> WHAT TO PRODUCE:
Can you retype every record below exactly as written?

> ENTRIES SUPPLIED:
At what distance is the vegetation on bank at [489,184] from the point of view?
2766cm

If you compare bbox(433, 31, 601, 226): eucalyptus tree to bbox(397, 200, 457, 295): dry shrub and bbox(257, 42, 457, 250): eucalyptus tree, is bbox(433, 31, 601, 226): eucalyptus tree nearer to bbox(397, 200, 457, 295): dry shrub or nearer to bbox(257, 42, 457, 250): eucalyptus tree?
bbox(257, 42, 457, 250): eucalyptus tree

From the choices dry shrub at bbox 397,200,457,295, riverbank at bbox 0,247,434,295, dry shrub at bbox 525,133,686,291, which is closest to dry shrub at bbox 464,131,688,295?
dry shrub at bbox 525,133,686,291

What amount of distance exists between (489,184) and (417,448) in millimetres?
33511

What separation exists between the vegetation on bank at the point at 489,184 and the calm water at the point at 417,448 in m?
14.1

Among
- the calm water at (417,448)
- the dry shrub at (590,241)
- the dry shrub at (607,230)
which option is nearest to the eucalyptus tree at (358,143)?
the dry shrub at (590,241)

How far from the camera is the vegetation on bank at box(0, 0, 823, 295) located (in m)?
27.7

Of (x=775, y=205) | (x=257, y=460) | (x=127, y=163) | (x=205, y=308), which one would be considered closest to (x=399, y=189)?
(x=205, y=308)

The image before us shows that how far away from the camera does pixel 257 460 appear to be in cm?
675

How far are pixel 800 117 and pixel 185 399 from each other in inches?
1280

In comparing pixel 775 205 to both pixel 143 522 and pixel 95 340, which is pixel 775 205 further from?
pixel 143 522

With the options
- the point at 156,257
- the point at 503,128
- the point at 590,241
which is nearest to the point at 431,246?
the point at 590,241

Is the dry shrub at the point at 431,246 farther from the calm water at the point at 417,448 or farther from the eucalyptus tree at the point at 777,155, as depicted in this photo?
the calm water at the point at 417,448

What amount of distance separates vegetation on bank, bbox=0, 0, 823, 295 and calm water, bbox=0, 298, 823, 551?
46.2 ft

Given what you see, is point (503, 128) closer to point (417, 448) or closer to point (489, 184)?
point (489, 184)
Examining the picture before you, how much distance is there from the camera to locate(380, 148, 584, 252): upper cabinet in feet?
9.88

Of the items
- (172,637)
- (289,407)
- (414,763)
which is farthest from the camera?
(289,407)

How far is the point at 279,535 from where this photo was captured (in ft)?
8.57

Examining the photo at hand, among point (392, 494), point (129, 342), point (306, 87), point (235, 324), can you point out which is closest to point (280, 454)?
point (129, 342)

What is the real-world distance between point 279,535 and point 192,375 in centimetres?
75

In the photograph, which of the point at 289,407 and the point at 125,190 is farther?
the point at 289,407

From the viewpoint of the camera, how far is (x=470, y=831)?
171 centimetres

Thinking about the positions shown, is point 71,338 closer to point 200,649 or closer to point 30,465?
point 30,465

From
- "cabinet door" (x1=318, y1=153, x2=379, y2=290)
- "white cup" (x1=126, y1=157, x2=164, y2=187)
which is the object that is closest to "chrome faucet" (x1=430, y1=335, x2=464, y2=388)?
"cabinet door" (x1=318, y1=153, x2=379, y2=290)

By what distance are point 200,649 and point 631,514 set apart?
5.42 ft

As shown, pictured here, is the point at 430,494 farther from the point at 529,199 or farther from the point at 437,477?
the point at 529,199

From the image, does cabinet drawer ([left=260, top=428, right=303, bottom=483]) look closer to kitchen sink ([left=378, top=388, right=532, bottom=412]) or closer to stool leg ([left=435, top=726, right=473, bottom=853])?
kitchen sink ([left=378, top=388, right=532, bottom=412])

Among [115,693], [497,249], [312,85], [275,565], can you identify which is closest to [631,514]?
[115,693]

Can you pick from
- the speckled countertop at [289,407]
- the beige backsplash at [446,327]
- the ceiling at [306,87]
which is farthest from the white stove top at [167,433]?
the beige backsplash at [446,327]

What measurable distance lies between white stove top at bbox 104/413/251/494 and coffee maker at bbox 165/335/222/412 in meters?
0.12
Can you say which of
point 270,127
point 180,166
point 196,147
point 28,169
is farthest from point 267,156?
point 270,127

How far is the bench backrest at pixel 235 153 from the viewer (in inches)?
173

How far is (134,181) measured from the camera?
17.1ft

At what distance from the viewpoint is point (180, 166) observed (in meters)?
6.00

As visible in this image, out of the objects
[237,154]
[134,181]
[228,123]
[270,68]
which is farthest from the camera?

> THE ANSWER:
At what distance is the vegetation on bank at [489,184] from the point of view?
2766cm

If you compare bbox(433, 31, 601, 226): eucalyptus tree to bbox(397, 200, 457, 295): dry shrub and bbox(257, 42, 457, 250): eucalyptus tree, is bbox(433, 31, 601, 226): eucalyptus tree nearer to bbox(397, 200, 457, 295): dry shrub or nearer to bbox(257, 42, 457, 250): eucalyptus tree?
bbox(257, 42, 457, 250): eucalyptus tree

From the choices dry shrub at bbox 397,200,457,295, riverbank at bbox 0,247,434,295, dry shrub at bbox 525,133,686,291, which is closest to dry shrub at bbox 464,131,688,295?
dry shrub at bbox 525,133,686,291

What amount of distance exists between (489,184) and (417,448) in millimetres?
33511

What separation exists between the vegetation on bank at the point at 489,184 and the calm water at the point at 417,448 in m?
14.1

Among
- the calm water at (417,448)
- the dry shrub at (590,241)
- the dry shrub at (607,230)
which option is nearest to the eucalyptus tree at (358,143)?
the dry shrub at (590,241)

How far from the camera is the vegetation on bank at box(0, 0, 823, 295) located (in m)?
27.7

Of (x=775, y=205) | (x=257, y=460) | (x=127, y=163) | (x=205, y=308), which one would be considered closest to (x=399, y=189)?
(x=205, y=308)

The image before us shows that how far away from the camera does pixel 257 460 appear to be in cm?
675

How far are pixel 800 117 and pixel 185 399 from each other in inches?
1280

In comparing pixel 775 205 to both pixel 143 522 and pixel 95 340, which is pixel 775 205 further from?
pixel 143 522

With the options
- the point at 156,257
- the point at 503,128
- the point at 590,241
which is nearest to the point at 431,246?
the point at 590,241

Is the dry shrub at the point at 431,246 farther from the calm water at the point at 417,448 or farther from the eucalyptus tree at the point at 777,155, as depicted in this photo?
the calm water at the point at 417,448

What amount of distance separates vegetation on bank, bbox=0, 0, 823, 295 and calm water, bbox=0, 298, 823, 551?
46.2 ft

Given what you see, is point (503, 128) closer to point (417, 448) or closer to point (489, 184)?
point (489, 184)
Examining the picture before you, how much distance is there from the camera to locate(380, 148, 584, 252): upper cabinet in feet?
9.88

Of the items
- (172,637)
- (289,407)
- (414,763)
which is farthest from the camera?
(289,407)

How far is the point at 279,535 from where this photo was captured (in ft)?
8.57

Examining the photo at hand, among point (392, 494), point (129, 342), point (306, 87), point (235, 324), can you point out which is closest to point (280, 454)?
point (129, 342)

What is the real-world distance between point 279,535 and point 192,375 in centimetres?
75

In the photograph, which of the point at 289,407 and the point at 125,190 is farther?
the point at 289,407

From the viewpoint of the camera, how far is (x=470, y=831)?
171 centimetres

Thinking about the positions shown, is point 71,338 closer to point 200,649 or closer to point 30,465?
point 30,465

From
- "cabinet door" (x1=318, y1=153, x2=379, y2=290)
- "white cup" (x1=126, y1=157, x2=164, y2=187)
which is the object that is closest to "chrome faucet" (x1=430, y1=335, x2=464, y2=388)?
"cabinet door" (x1=318, y1=153, x2=379, y2=290)

By what distance are point 200,649 and point 631,514 set apart?
5.42 ft

As shown, pictured here, is the point at 430,494 farther from the point at 529,199 or farther from the point at 437,477?
the point at 529,199

From the image, does cabinet drawer ([left=260, top=428, right=303, bottom=483]) look closer to kitchen sink ([left=378, top=388, right=532, bottom=412]) or closer to stool leg ([left=435, top=726, right=473, bottom=853])?
kitchen sink ([left=378, top=388, right=532, bottom=412])

Among [115,693], [497,249], [312,85], [275,565], can you identify which is closest to [631,514]?
[115,693]

Can you pick from
- the speckled countertop at [289,407]
- the beige backsplash at [446,327]
- the ceiling at [306,87]
which is farthest from the white stove top at [167,433]?
the beige backsplash at [446,327]

What measurable distance lies between white stove top at bbox 104/413/251/494 and coffee maker at bbox 165/335/222/412 in meters?
0.12
Can you say which of
point 270,127
point 180,166
point 196,147
point 28,169
is farthest from point 267,156?
point 270,127

How far is the bench backrest at pixel 235 153 from the viewer (in inches)?
173

How far is (134,181) measured from the camera?
17.1ft

At what distance from the viewpoint is point (180, 166) observed (in meters)?
6.00

As visible in this image, out of the objects
[237,154]
[134,181]
[228,123]
[270,68]
which is farthest from the camera?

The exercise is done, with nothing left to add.